[Extracted records]
-------------------------

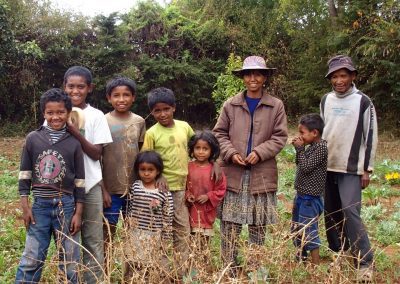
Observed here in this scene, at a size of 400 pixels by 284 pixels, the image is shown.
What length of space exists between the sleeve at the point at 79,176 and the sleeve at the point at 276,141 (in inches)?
49.6

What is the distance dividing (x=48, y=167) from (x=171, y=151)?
0.92 metres

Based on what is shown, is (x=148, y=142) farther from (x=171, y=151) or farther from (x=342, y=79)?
(x=342, y=79)

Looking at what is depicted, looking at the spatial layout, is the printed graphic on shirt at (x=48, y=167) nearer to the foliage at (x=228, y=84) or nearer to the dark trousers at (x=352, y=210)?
the dark trousers at (x=352, y=210)

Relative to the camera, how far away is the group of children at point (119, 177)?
2.90 metres

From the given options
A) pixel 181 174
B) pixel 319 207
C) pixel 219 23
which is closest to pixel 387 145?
pixel 219 23

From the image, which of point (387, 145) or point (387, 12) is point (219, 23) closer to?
point (387, 12)

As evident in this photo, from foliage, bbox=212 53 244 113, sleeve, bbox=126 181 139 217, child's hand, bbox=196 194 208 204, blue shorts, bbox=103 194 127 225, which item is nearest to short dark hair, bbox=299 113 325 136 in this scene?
child's hand, bbox=196 194 208 204

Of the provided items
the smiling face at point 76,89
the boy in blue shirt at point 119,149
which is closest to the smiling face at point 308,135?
the boy in blue shirt at point 119,149

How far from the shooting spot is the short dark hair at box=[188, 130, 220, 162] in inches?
139

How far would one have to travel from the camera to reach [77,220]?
2990mm

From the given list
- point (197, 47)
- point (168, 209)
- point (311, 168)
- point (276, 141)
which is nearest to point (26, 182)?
point (168, 209)

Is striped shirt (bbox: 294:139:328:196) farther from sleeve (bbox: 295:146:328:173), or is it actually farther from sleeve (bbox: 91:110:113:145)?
sleeve (bbox: 91:110:113:145)

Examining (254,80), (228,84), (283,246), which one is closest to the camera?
(283,246)

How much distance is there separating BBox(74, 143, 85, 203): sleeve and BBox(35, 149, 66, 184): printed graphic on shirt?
0.11 metres
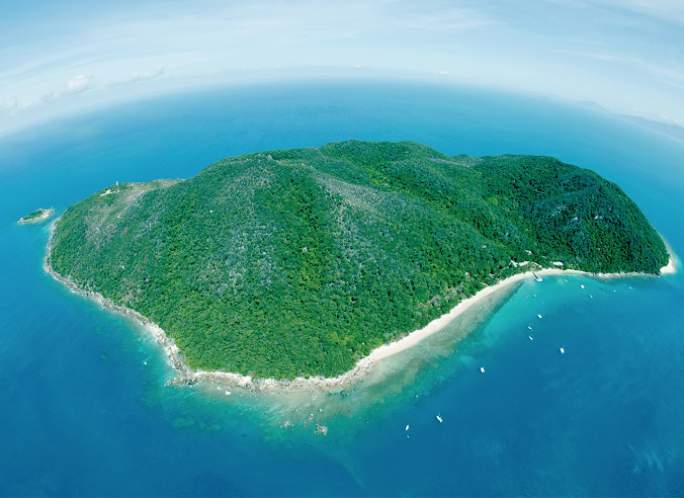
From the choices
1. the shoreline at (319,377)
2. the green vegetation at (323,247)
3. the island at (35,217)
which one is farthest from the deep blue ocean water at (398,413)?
the island at (35,217)

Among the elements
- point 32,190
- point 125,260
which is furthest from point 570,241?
point 32,190

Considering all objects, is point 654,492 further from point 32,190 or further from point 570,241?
point 32,190

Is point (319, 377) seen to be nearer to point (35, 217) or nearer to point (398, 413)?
point (398, 413)

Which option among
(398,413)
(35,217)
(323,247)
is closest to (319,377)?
(398,413)

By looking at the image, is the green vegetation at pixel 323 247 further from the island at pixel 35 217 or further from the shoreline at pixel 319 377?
the island at pixel 35 217

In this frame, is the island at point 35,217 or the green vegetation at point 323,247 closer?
the green vegetation at point 323,247

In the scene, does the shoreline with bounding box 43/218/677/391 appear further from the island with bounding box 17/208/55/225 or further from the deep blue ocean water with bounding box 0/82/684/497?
the island with bounding box 17/208/55/225
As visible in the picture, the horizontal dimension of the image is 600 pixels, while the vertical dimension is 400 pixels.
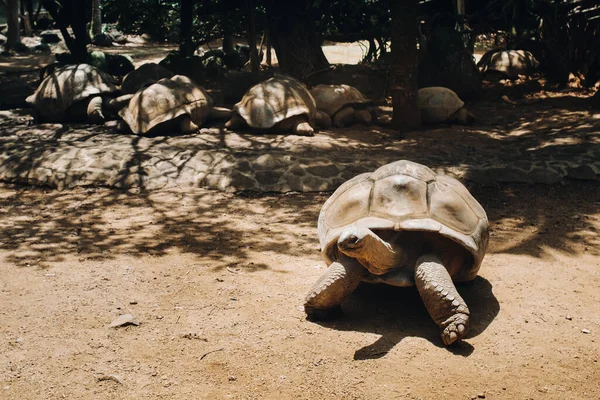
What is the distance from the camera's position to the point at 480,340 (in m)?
3.59

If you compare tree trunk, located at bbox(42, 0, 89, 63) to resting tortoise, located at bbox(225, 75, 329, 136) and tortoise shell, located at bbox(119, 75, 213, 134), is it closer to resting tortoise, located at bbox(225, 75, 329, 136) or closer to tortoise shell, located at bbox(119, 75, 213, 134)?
tortoise shell, located at bbox(119, 75, 213, 134)

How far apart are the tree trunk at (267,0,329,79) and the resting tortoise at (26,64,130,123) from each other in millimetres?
2998

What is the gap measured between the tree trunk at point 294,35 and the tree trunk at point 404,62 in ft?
8.98

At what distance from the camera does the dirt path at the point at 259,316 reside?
3180 mm

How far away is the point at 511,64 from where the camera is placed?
11.8 metres

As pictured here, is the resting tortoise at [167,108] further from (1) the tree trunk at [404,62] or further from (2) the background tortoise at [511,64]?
(2) the background tortoise at [511,64]

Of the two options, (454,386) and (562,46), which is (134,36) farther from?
(454,386)

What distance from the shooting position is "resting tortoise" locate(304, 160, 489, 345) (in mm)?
3512

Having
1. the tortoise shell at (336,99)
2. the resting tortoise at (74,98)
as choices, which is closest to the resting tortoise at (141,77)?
the resting tortoise at (74,98)

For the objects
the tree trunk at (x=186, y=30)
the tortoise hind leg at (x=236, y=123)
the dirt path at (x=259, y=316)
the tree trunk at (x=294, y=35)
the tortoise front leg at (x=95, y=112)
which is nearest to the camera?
the dirt path at (x=259, y=316)

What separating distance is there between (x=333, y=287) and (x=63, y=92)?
6779 mm

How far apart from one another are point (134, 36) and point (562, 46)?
16630 millimetres

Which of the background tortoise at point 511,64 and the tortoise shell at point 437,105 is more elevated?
the background tortoise at point 511,64

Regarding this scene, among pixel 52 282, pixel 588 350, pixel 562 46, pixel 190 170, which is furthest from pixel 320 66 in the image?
pixel 588 350
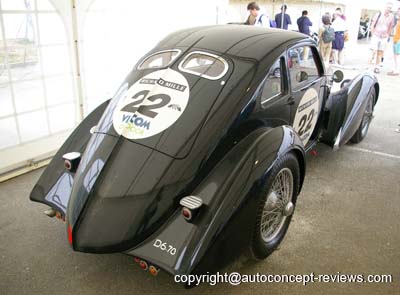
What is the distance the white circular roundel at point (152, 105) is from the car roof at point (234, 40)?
0.41m

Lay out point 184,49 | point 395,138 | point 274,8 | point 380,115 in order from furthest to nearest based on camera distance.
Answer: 1. point 274,8
2. point 380,115
3. point 395,138
4. point 184,49

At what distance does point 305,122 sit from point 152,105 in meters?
1.64

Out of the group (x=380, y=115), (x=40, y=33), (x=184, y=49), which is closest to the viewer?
(x=184, y=49)

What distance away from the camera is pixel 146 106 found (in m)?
2.62

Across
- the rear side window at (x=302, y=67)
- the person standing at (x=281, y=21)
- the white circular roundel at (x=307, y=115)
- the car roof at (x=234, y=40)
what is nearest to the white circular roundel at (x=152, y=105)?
the car roof at (x=234, y=40)

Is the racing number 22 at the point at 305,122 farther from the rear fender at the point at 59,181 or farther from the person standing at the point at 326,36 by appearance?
the person standing at the point at 326,36

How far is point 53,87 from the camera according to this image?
4309mm

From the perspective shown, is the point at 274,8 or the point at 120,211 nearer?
the point at 120,211

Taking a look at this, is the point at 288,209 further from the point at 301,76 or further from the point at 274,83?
the point at 301,76

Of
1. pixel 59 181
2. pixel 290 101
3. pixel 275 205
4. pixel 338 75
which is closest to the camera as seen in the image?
pixel 275 205

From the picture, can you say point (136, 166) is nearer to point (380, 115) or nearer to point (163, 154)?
point (163, 154)

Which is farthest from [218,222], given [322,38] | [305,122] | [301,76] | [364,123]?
[322,38]

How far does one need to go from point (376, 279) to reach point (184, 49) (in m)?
2.15

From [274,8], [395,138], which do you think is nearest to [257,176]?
[395,138]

-------------------------

What to work on:
Repeat every one of the rows above word for word, but omit the pictures.

Solution for this problem:
Observed here in this scene, at a size of 400 pixels by 284 pixels, the image is shown.
What length of space exists between the sleeve at the point at 79,176 and the sleeve at the point at 276,141 (in inches)?
49.6

What is the distance dividing (x=48, y=167) from (x=171, y=151)?
0.92 metres

Based on what is shown, is (x=148, y=142) farther from (x=171, y=151) or farther from (x=342, y=79)?
(x=342, y=79)

Looking at what is depicted, looking at the spatial layout, is the printed graphic on shirt at (x=48, y=167) nearer to the foliage at (x=228, y=84) or nearer to the dark trousers at (x=352, y=210)?
the dark trousers at (x=352, y=210)

Relative to the camera, how far away is the group of children at point (119, 177)?
2.90 metres

From the given options
A) pixel 181 174
B) pixel 319 207
C) pixel 219 23
which is closest to pixel 387 145?
pixel 219 23

From the image, which of point (387, 145) or point (387, 12) is point (219, 23) closer to?
point (387, 12)

As evident in this photo, from foliage, bbox=212 53 244 113, sleeve, bbox=126 181 139 217, child's hand, bbox=196 194 208 204, blue shorts, bbox=103 194 127 225, which item is nearest to short dark hair, bbox=299 113 325 136 in this scene?
child's hand, bbox=196 194 208 204

Of the provided items
the smiling face at point 76,89
the boy in blue shirt at point 119,149
which is closest to the smiling face at point 308,135?
the boy in blue shirt at point 119,149

How far from the shooting spot is the short dark hair at box=[188, 130, 220, 162] in inches?
139

How far would one have to travel from the camera to reach [77,220]?
2990mm

From the given list
- point (197, 47)
- point (168, 209)
- point (311, 168)
- point (276, 141)
which is nearest to point (26, 182)?
point (168, 209)

Is striped shirt (bbox: 294:139:328:196) farther from sleeve (bbox: 295:146:328:173), or is it actually farther from sleeve (bbox: 91:110:113:145)?
sleeve (bbox: 91:110:113:145)

Examining (254,80), (228,84), (283,246), which one is closest to the camera?
(283,246)

How much distance is there separating BBox(74, 143, 85, 203): sleeve and BBox(35, 149, 66, 184): printed graphic on shirt?
0.11 metres
From the choices
1. the shoreline at (319,377)
2. the green vegetation at (323,247)
3. the island at (35,217)
which one is farthest from the deep blue ocean water at (398,413)?
the island at (35,217)

Among the elements
- point 32,190
- point 125,260
which is furthest from point 570,241?
point 32,190

Considering all objects, is point 654,492 further from point 32,190 or further from point 570,241?
point 32,190

Is point (319, 377) seen to be nearer to point (35, 217) or nearer to point (398, 413)?
point (398, 413)

Which option among
(398,413)
(35,217)
(323,247)
is closest to (319,377)?
(398,413)

By looking at the image, is the green vegetation at pixel 323 247 further from the island at pixel 35 217 or further from the shoreline at pixel 319 377?
the island at pixel 35 217

In this frame, is the island at point 35,217 or the green vegetation at point 323,247 closer?
the green vegetation at point 323,247

In the scene, does the shoreline with bounding box 43/218/677/391 appear further from the island with bounding box 17/208/55/225 or further from the deep blue ocean water with bounding box 0/82/684/497?
the island with bounding box 17/208/55/225
As visible in the picture, the horizontal dimension of the image is 600 pixels, while the vertical dimension is 400 pixels.
What is the distance from the camera's position to the point at 480,340 (in m)?
3.59

If you compare tree trunk, located at bbox(42, 0, 89, 63) to resting tortoise, located at bbox(225, 75, 329, 136) and tortoise shell, located at bbox(119, 75, 213, 134), is it closer to resting tortoise, located at bbox(225, 75, 329, 136) or closer to tortoise shell, located at bbox(119, 75, 213, 134)?
tortoise shell, located at bbox(119, 75, 213, 134)

How far apart are the tree trunk at (267,0,329,79) and the resting tortoise at (26,64,130,123) from each other in millimetres?
2998

What is the gap measured between the tree trunk at point 294,35 and the tree trunk at point 404,62 in ft?
8.98

At what distance from the camera does the dirt path at the point at 259,316 reside?
3180 mm

How far away is the point at 511,64 from where the camera is placed?
11.8 metres

As pictured here, is the resting tortoise at [167,108] further from (1) the tree trunk at [404,62] or further from (2) the background tortoise at [511,64]?
(2) the background tortoise at [511,64]

Of the two options, (454,386) and (562,46), which is (134,36) farther from?
(454,386)

What distance from the shooting position is "resting tortoise" locate(304, 160, 489, 345) (in mm)?
3512

Having
1. the tortoise shell at (336,99)
2. the resting tortoise at (74,98)
as choices, which is closest to the resting tortoise at (141,77)?
the resting tortoise at (74,98)

For the objects
the tree trunk at (x=186, y=30)
the tortoise hind leg at (x=236, y=123)
the dirt path at (x=259, y=316)
the tree trunk at (x=294, y=35)
the tortoise front leg at (x=95, y=112)
which is nearest to the camera?
the dirt path at (x=259, y=316)

What separating distance is there between (x=333, y=287) and (x=63, y=92)?
6779 mm

How far apart from one another are point (134, 36) and point (562, 46)?
16630 millimetres

Which of the background tortoise at point 511,64 and the tortoise shell at point 437,105 is more elevated?
the background tortoise at point 511,64

Regarding this scene, among pixel 52 282, pixel 588 350, pixel 562 46, pixel 190 170, which is furthest from pixel 320 66 in the image?
pixel 588 350
What is the distance the white circular roundel at point (152, 105) is from the car roof at point (234, 40)?
0.41m

Lay out point 184,49 | point 395,138 | point 274,8 | point 380,115 in order from furthest to nearest based on camera distance.
Answer: 1. point 274,8
2. point 380,115
3. point 395,138
4. point 184,49

At what distance does point 305,122 sit from point 152,105 in meters?
1.64

Out of the group (x=380, y=115), (x=40, y=33), (x=184, y=49), which is closest to the viewer?
(x=184, y=49)

What distance away from the camera is pixel 146 106 found (in m)?
2.62

Across
- the rear side window at (x=302, y=67)
- the person standing at (x=281, y=21)
- the white circular roundel at (x=307, y=115)
- the car roof at (x=234, y=40)
what is nearest to the white circular roundel at (x=152, y=105)?
the car roof at (x=234, y=40)

Is the racing number 22 at the point at 305,122 farther from the rear fender at the point at 59,181 or farther from the person standing at the point at 326,36 by appearance?
the person standing at the point at 326,36

How far is point 53,87 from the camera according to this image?
4309mm

From the perspective shown, is the point at 274,8 or the point at 120,211 nearer?
the point at 120,211

Taking a look at this, is the point at 288,209 further from the point at 301,76 or further from the point at 274,83?
the point at 301,76

Of
1. pixel 59 181
2. pixel 290 101
3. pixel 275 205
4. pixel 338 75
which is closest to the camera as seen in the image?
pixel 275 205

From the picture, can you say point (136, 166) is nearer to point (380, 115) or nearer to point (163, 154)?
point (163, 154)

Which is farthest from [218,222], given [322,38] | [305,122] | [301,76] | [364,123]?
[322,38]

How far does one need to go from point (376, 279) to reach point (184, 49) (in m)?
2.15

From [274,8], [395,138], which do you think is nearest to [257,176]?
[395,138]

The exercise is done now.